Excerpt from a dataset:
┌──

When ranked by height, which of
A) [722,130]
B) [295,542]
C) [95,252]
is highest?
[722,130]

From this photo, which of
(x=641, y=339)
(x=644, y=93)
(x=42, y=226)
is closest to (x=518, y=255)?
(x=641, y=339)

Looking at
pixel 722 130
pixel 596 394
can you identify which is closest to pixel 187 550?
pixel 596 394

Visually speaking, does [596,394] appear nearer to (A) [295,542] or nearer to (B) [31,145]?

└──
┌──

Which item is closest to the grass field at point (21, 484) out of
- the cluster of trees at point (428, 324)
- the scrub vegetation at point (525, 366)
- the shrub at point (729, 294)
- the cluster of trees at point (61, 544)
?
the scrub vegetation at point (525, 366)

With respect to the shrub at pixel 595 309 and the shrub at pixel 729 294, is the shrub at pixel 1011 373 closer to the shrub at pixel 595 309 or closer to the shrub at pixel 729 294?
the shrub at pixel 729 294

└──

● **Exercise goal**
Identify every line in the excerpt above that contains the word "vegetation", and copy each of those lines.

● **Answer to the exercise**
- the scrub vegetation at point (525, 366)
the scrub vegetation at point (525, 366)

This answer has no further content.